BRIEF 1: Decide whether each statement agrees with the S1P abstract below. Answer yes or no for each, quoting the words of the abstract that decide it. (a) W146 reversed the reducing effect of S1P. (b) Knockdown of S1P3 by shRNA abolished the reducing effect of S1P. (c) U0126 reversed the reduced expression of adhesion molecules.
BRIEF 2: Please continue the abstract on S1P and immune cell adhesion below, starting after its last sentence.

EXTRACT:
========================

Abstract
Sphingosine-1-phosphate (S1P) is a key lipid regulator of a variety of cellular responses including cell proliferation and survival, cell migration, and inflammatory reactions. Here, we investigated the effect of S1P receptor activation on immune cell adhesion to endothelial cells under inflammatory conditions. We show that S1P reduces both tumor necrosis factor (TNF)-α- and lipopolysaccharide (LPS)-stimulated adhesion of Jurkat and U937 cells to an endothelial monolayer. The reducing effect of S1P was reversed by the S1P1+3 antagonist VPC23019 but not by the S1P1 antagonist W146. Additionally, knockdown of S1P3, but not S1P1, by short hairpin RNA (shRNA) abolished the reducing effect of S1P, suggesting the involvement of S1P3. A suppression of immune cell adhesion was also seen with the immunomodulatory drug FTY720 and two novel butterfly derivatives ST-968 and ST-1071. On the molecular level, S1P and all FTY720 derivatives reduced the mRNA expression of LPS- and TNF-α-induced adhesion molecules including ICAM-1, VCAM-1, E-selectin, and CD44 which was reversed by the PI3K inhibitor LY294002, but not by the MEK inhibitor U0126.

========================

PROVIDED MATERIAL:
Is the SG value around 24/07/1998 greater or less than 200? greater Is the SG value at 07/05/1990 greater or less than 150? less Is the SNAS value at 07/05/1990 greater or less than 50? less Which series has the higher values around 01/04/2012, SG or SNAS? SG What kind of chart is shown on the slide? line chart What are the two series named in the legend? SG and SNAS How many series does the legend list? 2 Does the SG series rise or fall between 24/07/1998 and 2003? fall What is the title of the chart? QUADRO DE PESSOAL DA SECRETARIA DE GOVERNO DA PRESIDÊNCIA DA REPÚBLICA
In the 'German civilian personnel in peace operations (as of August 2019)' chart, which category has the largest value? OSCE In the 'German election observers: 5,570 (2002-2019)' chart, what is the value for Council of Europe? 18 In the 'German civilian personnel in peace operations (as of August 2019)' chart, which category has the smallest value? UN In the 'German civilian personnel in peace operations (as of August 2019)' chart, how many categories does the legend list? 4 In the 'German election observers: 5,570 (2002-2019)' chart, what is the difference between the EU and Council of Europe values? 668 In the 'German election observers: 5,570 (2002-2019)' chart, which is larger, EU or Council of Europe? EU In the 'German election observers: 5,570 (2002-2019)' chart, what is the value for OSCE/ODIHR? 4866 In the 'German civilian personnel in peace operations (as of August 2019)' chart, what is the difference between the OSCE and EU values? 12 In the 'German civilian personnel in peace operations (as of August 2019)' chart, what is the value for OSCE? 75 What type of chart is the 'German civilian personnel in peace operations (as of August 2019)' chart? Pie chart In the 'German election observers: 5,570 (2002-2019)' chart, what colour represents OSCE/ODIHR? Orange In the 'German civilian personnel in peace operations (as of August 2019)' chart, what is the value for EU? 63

========================

ANSWER SECTION 1:
(a) No: "The reducing effect of S1P was reversed by the S1P1+3 antagonist VPC23019 but not by the S1P1 antagonist W146."
(b) Yes: "knockdown of S1P3, but not S1P1, by short hairpin RNA (shRNA) abolished the reducing effect of S1P"
(c) No: "which was reversed by the PI3K inhibitor LY294002, but not by the MEK inhibitor U0126."

ANSWER SECTION 2:
In summary, our data demonstrate a novel molecular mechanism by which S1P, FTY720, and two novel butterfly derivatives acted anti-inflammatory that is by suppressing gene transcription of various endothelial adhesion molecules and thereby preventing adhesion of immune cells to endothelial cells and subsequent extravasation.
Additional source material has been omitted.